[EXERCISE BRIEF] What follows is a listing. Return every line of it exactly.

[Stored items]

========================================

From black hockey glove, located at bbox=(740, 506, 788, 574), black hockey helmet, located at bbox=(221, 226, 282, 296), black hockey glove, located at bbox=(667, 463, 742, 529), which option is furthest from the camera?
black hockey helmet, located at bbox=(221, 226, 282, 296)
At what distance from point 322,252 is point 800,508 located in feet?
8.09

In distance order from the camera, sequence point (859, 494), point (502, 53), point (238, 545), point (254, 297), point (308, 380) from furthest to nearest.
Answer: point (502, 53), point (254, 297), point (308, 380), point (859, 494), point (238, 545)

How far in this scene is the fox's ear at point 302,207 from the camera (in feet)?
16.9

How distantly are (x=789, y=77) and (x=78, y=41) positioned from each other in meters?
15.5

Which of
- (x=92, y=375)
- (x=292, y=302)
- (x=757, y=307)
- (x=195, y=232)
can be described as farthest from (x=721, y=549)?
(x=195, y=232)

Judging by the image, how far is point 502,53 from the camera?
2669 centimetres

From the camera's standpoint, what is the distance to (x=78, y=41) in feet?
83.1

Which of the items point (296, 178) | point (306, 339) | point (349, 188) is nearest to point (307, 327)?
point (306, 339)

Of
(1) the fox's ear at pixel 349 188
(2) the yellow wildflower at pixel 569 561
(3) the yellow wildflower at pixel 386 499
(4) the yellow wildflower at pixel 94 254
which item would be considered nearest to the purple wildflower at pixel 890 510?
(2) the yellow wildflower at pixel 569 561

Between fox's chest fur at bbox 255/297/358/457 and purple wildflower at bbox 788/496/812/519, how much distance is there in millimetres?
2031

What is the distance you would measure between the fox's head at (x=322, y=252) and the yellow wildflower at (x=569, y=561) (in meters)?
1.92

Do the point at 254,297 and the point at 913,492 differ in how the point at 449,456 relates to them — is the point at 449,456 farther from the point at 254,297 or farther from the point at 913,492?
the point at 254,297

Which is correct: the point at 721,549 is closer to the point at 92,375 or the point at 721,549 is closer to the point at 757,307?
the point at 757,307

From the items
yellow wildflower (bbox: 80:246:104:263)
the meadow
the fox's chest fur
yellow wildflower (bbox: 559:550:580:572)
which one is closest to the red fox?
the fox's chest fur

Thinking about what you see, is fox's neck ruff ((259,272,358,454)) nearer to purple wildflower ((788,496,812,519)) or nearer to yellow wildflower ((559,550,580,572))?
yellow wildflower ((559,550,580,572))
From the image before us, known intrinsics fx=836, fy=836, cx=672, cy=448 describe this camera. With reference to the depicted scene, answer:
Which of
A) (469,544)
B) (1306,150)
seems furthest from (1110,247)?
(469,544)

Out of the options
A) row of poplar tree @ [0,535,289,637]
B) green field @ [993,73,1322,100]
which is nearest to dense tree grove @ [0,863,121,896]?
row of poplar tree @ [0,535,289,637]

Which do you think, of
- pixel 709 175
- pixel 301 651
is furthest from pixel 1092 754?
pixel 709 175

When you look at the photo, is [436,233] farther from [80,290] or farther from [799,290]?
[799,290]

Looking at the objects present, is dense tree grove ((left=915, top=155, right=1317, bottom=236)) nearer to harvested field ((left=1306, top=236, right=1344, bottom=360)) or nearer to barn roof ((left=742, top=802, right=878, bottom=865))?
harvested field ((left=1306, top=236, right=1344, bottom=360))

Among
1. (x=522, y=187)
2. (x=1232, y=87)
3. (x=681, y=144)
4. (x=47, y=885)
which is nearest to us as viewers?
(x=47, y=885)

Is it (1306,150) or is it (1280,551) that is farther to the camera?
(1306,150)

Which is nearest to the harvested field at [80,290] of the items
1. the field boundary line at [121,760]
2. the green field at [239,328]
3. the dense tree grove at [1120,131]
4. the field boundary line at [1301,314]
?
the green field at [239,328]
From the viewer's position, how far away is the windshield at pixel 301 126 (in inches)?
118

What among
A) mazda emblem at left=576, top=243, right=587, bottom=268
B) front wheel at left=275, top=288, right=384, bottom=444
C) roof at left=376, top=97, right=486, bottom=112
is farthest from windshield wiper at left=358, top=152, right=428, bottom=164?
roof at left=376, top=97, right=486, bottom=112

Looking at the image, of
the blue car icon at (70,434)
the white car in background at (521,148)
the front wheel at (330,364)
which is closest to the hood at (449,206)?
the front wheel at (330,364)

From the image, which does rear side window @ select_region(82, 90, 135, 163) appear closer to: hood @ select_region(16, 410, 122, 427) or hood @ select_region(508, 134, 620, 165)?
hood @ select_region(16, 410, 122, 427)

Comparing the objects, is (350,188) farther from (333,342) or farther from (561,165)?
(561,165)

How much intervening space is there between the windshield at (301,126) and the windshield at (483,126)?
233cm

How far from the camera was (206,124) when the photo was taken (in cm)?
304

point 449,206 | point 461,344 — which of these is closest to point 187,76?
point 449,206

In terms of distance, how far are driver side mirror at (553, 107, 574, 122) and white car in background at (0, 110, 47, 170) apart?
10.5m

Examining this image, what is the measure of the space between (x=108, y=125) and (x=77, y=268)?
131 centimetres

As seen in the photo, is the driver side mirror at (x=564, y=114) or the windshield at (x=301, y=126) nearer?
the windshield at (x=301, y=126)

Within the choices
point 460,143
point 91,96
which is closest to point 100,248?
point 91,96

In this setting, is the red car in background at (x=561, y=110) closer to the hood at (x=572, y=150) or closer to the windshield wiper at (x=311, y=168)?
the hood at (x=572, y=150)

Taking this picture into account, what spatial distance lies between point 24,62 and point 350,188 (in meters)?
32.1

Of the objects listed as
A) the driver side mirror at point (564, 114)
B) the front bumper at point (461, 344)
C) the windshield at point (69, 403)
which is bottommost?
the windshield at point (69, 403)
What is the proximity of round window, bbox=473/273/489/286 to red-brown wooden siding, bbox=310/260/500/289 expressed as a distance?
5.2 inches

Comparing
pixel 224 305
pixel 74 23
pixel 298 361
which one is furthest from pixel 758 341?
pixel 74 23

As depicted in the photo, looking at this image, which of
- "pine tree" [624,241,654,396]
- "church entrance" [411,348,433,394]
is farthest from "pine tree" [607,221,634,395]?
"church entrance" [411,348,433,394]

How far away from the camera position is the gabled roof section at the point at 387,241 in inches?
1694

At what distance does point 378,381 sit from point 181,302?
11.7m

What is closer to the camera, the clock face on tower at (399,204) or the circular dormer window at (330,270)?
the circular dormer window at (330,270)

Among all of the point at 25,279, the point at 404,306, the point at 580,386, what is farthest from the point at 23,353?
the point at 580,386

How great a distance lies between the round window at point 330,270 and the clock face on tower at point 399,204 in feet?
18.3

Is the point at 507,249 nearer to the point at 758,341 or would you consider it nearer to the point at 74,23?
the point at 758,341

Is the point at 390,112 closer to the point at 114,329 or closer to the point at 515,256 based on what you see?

========================================

[SOLVED PROBLEM]
From black hockey glove, located at bbox=(740, 506, 788, 574), black hockey helmet, located at bbox=(221, 226, 282, 296), black hockey glove, located at bbox=(667, 463, 742, 529), which option is furthest from the camera?
black hockey helmet, located at bbox=(221, 226, 282, 296)
At what distance from point 322,252 is point 800,508 located in feet?
8.09

In distance order from the camera, sequence point (859, 494), point (502, 53), point (238, 545), point (254, 297), point (308, 380) from furthest to nearest.
Answer: point (502, 53), point (254, 297), point (308, 380), point (859, 494), point (238, 545)

How far in this scene is the fox's ear at point 302,207 from the camera (in feet)?
16.9

How distantly are (x=789, y=77) and (x=78, y=41) positioned from each other in meters?
15.5

Which of
- (x=92, y=375)
- (x=292, y=302)
- (x=757, y=307)
- (x=195, y=232)
can be described as farthest from (x=721, y=549)?
(x=195, y=232)

Judging by the image, how far is point 502,53 from the camera?
2669 centimetres

From the camera's standpoint, what is the distance to (x=78, y=41) in feet?
83.1

Which of the items point (296, 178) | point (306, 339) | point (349, 188) is nearest to point (307, 327)?
point (306, 339)

Of
(1) the fox's ear at pixel 349 188
(2) the yellow wildflower at pixel 569 561
(3) the yellow wildflower at pixel 386 499
(4) the yellow wildflower at pixel 94 254
which item would be considered nearest to the purple wildflower at pixel 890 510?
(2) the yellow wildflower at pixel 569 561

Between fox's chest fur at bbox 255/297/358/457 and purple wildflower at bbox 788/496/812/519, how much distance is there in millimetres?
2031

What is the distance you would measure between the fox's head at (x=322, y=252) and the yellow wildflower at (x=569, y=561) (in meters)?
1.92

Do the point at 254,297 and the point at 913,492 differ in how the point at 449,456 relates to them — is the point at 449,456 farther from the point at 254,297 or farther from the point at 913,492?
the point at 254,297

Which is correct: the point at 721,549 is closer to the point at 92,375 or the point at 721,549 is closer to the point at 757,307?
the point at 757,307

From the items
yellow wildflower (bbox: 80:246:104:263)
the meadow
the fox's chest fur
yellow wildflower (bbox: 559:550:580:572)
which one is closest to the red fox?
the fox's chest fur

Thinking about what you see, is fox's neck ruff ((259,272,358,454)) nearer to purple wildflower ((788,496,812,519)) or nearer to yellow wildflower ((559,550,580,572))?
yellow wildflower ((559,550,580,572))
From the image before us, known intrinsics fx=836, fy=836, cx=672, cy=448 describe this camera. With reference to the depicted scene, answer:
Which of
A) (469,544)
B) (1306,150)
seems furthest from (1110,247)?
(469,544)

Out of the options
A) row of poplar tree @ [0,535,289,637]
B) green field @ [993,73,1322,100]
which is nearest to dense tree grove @ [0,863,121,896]?
row of poplar tree @ [0,535,289,637]

Which do you think, of
- pixel 709 175
- pixel 301 651
is furthest from pixel 1092 754?
pixel 709 175

When you look at the photo, is [436,233] farther from [80,290] or farther from [799,290]?
[799,290]

Looking at the objects present, is dense tree grove ((left=915, top=155, right=1317, bottom=236)) nearer to harvested field ((left=1306, top=236, right=1344, bottom=360)) or nearer to barn roof ((left=742, top=802, right=878, bottom=865))?
harvested field ((left=1306, top=236, right=1344, bottom=360))

Among
1. (x=522, y=187)
2. (x=1232, y=87)
3. (x=681, y=144)
4. (x=47, y=885)
which is nearest to us as viewers?
(x=47, y=885)

Is it (1306,150) or is it (1280,551) that is farther to the camera?
(1306,150)

Which is nearest to the harvested field at [80,290] of the items
1. the field boundary line at [121,760]
2. the green field at [239,328]
3. the dense tree grove at [1120,131]
4. the field boundary line at [1301,314]
?
the green field at [239,328]
From the viewer's position, how far away is the windshield at pixel 301 126 (in inches)?
118

What among
A) mazda emblem at left=576, top=243, right=587, bottom=268
B) front wheel at left=275, top=288, right=384, bottom=444
C) roof at left=376, top=97, right=486, bottom=112
is farthest from windshield wiper at left=358, top=152, right=428, bottom=164?
roof at left=376, top=97, right=486, bottom=112

Looking at the image, of
the blue car icon at (70,434)
the white car in background at (521,148)
the front wheel at (330,364)
which is closest to the hood at (449,206)?
the front wheel at (330,364)

From the image, which does rear side window @ select_region(82, 90, 135, 163) appear closer to: hood @ select_region(16, 410, 122, 427) or hood @ select_region(508, 134, 620, 165)?
hood @ select_region(16, 410, 122, 427)

Comparing the objects, is (350,188) farther from (333,342) or farther from (561,165)?
(561,165)

How much intervening space is there between the windshield at (301,126) and the windshield at (483,126)?
233cm

How far from the camera was (206,124) when the photo was taken (in cm)?
304

point 449,206 | point 461,344 — which of these is closest to point 187,76?
point 449,206

In terms of distance, how far are driver side mirror at (553, 107, 574, 122) and white car in background at (0, 110, 47, 170) apart?
10.5m

Examining this image, what is the measure of the space between (x=108, y=125) and (x=77, y=268)?
131 centimetres

As seen in the photo, is the driver side mirror at (x=564, y=114) or the windshield at (x=301, y=126) nearer?
the windshield at (x=301, y=126)

Within the choices
point 460,143
point 91,96
which is closest to point 100,248?
point 91,96

In this setting, is the red car in background at (x=561, y=110) closer to the hood at (x=572, y=150) or closer to the windshield wiper at (x=311, y=168)?
the hood at (x=572, y=150)

Taking this picture into account, what spatial distance lies between point 24,62 and point 350,188 (in meters)?
32.1

Of the objects listed as
A) the driver side mirror at point (564, 114)
B) the front bumper at point (461, 344)
C) the windshield at point (69, 403)
which is bottommost?
the windshield at point (69, 403)
What is the proximity of round window, bbox=473/273/489/286 to red-brown wooden siding, bbox=310/260/500/289 expressed as a distance?
5.2 inches

Comparing
pixel 224 305
pixel 74 23
pixel 298 361
which one is furthest from pixel 758 341?
pixel 74 23

As depicted in the photo, looking at this image, which of
- "pine tree" [624,241,654,396]
- "church entrance" [411,348,433,394]
is farthest from "pine tree" [607,221,634,395]?
"church entrance" [411,348,433,394]

How far away from the camera position is the gabled roof section at the point at 387,241 in inches?
1694

At what distance does point 378,381 sit from point 181,302?
11.7m

What is closer to the camera, the clock face on tower at (399,204) or the circular dormer window at (330,270)?
the circular dormer window at (330,270)

Among all of the point at 25,279, the point at 404,306, the point at 580,386, what is farthest from the point at 23,353?
the point at 580,386

How great a distance lies between the round window at point 330,270 and the clock face on tower at point 399,204 in feet?
18.3

Is the point at 507,249 nearer to the point at 758,341 or would you consider it nearer to the point at 74,23?
the point at 758,341

Is the point at 390,112 closer to the point at 114,329 or closer to the point at 515,256 based on what you see?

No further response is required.